Skeptophilia (skep-to-fil-i-a) (n.) - the love of logical thought, skepticism, and thinking critically. Being an exploration of the applications of skeptical thinking to the world at large, with periodic excursions into linguistics, music, politics, cryptozoology, and why people keep seeing the face of Jesus on grilled cheese sandwiches.
Showing posts with label naming patterns. Show all posts
Showing posts with label naming patterns. Show all posts

Thursday, June 2, 2022

Steve, Steve, Jennifer, and Onesimus

I remember running into the idea of changing trends in name popularity when I saw a New Yorker comic back in the seventies.  It showed a typical first grade class photo, including the teacher, and the caption said, "Top row: Steve, Steve, Jennifer, Jennifer, Steve.  Middle row: Jennifer, Steve, Jennifer, Steve, and Steve.  Bottom row: Jennifer, Jennifer, Steve, Steve, Jennifer, and Mrs.
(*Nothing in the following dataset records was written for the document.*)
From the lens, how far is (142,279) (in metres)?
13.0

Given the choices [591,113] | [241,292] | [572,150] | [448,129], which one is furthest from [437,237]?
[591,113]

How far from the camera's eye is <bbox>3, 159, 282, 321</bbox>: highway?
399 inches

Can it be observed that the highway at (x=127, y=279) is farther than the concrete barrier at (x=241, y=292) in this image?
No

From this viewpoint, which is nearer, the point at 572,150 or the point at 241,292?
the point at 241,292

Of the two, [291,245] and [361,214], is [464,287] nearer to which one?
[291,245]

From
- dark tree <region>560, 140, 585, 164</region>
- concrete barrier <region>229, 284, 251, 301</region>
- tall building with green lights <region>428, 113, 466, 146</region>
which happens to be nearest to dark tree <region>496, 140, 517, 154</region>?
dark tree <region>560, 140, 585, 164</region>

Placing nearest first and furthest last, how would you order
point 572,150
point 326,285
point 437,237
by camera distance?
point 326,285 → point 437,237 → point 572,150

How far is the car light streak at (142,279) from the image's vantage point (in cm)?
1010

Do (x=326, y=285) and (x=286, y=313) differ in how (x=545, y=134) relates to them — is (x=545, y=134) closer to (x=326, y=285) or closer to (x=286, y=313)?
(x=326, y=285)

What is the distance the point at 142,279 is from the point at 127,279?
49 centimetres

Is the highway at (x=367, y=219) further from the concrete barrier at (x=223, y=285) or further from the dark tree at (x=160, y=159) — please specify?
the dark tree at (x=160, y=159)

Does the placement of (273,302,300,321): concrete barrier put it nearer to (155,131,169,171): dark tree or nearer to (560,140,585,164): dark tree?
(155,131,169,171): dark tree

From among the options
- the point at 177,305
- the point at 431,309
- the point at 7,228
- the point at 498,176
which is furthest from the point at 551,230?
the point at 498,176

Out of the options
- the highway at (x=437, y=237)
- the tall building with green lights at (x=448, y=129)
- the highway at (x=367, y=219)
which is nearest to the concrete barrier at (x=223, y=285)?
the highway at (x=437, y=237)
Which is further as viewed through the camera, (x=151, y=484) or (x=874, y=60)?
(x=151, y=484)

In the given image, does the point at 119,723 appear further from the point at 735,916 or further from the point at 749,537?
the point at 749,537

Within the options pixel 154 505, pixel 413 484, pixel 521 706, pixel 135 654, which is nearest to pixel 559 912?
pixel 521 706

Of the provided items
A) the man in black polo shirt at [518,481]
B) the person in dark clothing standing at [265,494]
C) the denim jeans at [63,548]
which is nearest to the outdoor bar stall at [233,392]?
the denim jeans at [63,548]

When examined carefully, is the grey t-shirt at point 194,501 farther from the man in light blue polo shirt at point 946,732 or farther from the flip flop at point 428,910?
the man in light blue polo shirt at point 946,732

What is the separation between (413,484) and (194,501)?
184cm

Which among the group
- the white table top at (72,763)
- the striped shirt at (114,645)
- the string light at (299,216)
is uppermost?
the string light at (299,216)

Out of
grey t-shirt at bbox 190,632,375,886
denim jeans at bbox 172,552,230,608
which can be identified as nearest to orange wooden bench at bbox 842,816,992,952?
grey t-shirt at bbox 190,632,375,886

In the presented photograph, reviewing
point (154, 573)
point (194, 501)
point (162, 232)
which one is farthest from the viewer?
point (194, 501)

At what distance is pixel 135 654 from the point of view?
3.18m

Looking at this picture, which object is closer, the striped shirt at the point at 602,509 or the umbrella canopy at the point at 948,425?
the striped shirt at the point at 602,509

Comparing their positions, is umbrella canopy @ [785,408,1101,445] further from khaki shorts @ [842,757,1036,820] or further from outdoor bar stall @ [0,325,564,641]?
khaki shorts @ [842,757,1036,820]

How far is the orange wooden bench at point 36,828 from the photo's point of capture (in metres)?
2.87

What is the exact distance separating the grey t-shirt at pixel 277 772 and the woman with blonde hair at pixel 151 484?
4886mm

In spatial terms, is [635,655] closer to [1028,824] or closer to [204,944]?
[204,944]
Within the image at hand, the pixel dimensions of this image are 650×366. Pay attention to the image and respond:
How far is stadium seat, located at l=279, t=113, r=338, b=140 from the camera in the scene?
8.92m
Bertha Q. Wackenhorst."

Interestingly, as that particular trend goes, during my last ten years of teaching, I had only a handful of Jennifers in my classes, and barely any Steves.  But I bumped into a more recent iteration of the same phenomenon with a photo of five handsome, affluent-looking white college guys, all smiles and tans and perfect hair.  The caption read, "Left to right: Hayden, Trayden, Kayden, Grayden, and Brayden."

In my own case, I was named after my father, but he was named by his mom, who allegedly said -- and having known her well, I can easily hear her saying it -- "He may be stuck with a French last name, but he damn sure is going to have a Scottish first name!"  Which is how I ended up with an odd amalgam that is still strangely fitting of my actual roots.

Things get even more complicated when you start throwing in other languages.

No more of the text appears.